### Fragment dokumentu
>>>

Sąd Okręgowy w Opolu wydał we worek negatywną opinię ws. ułaskawienia skazanego za potrójne zabójstwo Jacka J., który odsiaduje wyrok za zamordowanie w Niemczech trzech kobiet. Do zabójstw doszło we wrześniu 2000 r.
W dalszej procedurze Sąd Okręgowy w Opolu przekaże prośbę o ułaskawienie, którą w styczniu tego roku skierował do Kancelarii Prezydenta Bronisława Komorowskiego Jacek J., wraz z wydaną we wtorek negatywną opinią do Sądu Apelacyjnego we Wrocławiu.
Jak wyjaśnił PAP rzecznik prasowy Sądu Okręgowego w Opolu Waldemar Krawczyk, jeśli sąd apelacyjny również wyda opinię negatywną, to prośba skazanego o ułaskawienie "pozostanie bez dalszego biegu". "Jeśli natomiast sąd apelacyjny odniesie się do prośby o ułaskawienie pozytywnie, to akta sprawy zostaną przekazane Prokuratorowi Generalnemu celem nadania prośbie dalszego biegu" - dodał sędzia Krawczyk.
Przy wydaniu opinii pozytywnej sąd musi wskazać sposób, w jaki ułaskawienie miałoby być wykonane - np. przez darowanie lub zawieszenie reszty zasądzonej skazanemu kary. "Wskazanie to nie wiąże jednak prezydenta przy podejmowaniu ostatecznej decyzji o ułaskawieniu" - stwierdził rzecznik opolskiego sądu.

<<<

### Zapisane dane
>>>

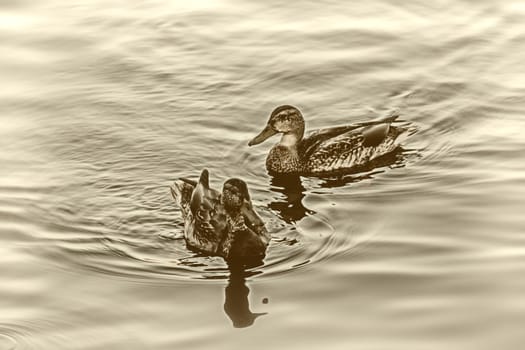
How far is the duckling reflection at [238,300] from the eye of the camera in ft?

<<<

### Zadanie
Przepisz słowo w słowo ten fragment tekstu o prośbie o ułaskawienie, który otwierają słowa zawierające "Jak wyjaśnił PAP", a zamyka "rzecznik opolskiego sądu.".

### Odpowiedź pisemna
Jak wyjaśnił PAP rzecznik prasowy Sądu Okręgowego w Opolu Waldemar Krawczyk, jeśli sąd apelacyjny również wyda opinię negatywną, to prośba skazanego o ułaskawienie "pozostanie bez dalszego biegu". "Jeśli natomiast sąd apelacyjny odniesie się do prośby o ułaskawienie pozytywnie, to akta sprawy zostaną przekazane Prokuratorowi Generalnemu celem nadania prośbie dalszego biegu" - dodał sędzia Krawczyk.
Przy wydaniu opinii pozytywnej sąd musi wskazać sposób, w jaki ułaskawienie miałoby być wykonane - np. przez darowanie lub zawieszenie reszty zasądzonej skazanemu kary. "Wskazanie to nie wiąże jednak prezydenta przy podejmowaniu ostatecznej decyzji o ułaskawieniu" - stwierdził rzecznik opolskiego sądu.